### REQUIREMENTS
Render the records, from the first line through the line containing "so they go from" inclusive, as a Markdown table with the columns Row and Line, skipping any blank lines. Include only those lines.
Start
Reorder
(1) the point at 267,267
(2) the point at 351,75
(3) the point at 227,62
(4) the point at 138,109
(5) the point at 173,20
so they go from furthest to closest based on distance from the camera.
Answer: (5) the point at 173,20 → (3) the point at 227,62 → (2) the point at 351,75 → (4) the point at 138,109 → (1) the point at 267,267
End
### TASK ANSWER
| Row | Line |
|---|---|
| 1 | Reorder |
| 2 | (1) the point at 267,267 |
| 3 | (2) the point at 351,75 |
| 4 | (3) the point at 227,62 |
| 5 | (4) the point at 138,109 |
| 6 | (5) the point at 173,20 |
| 7 | so they go from furthest to closest based on distance from the camera. |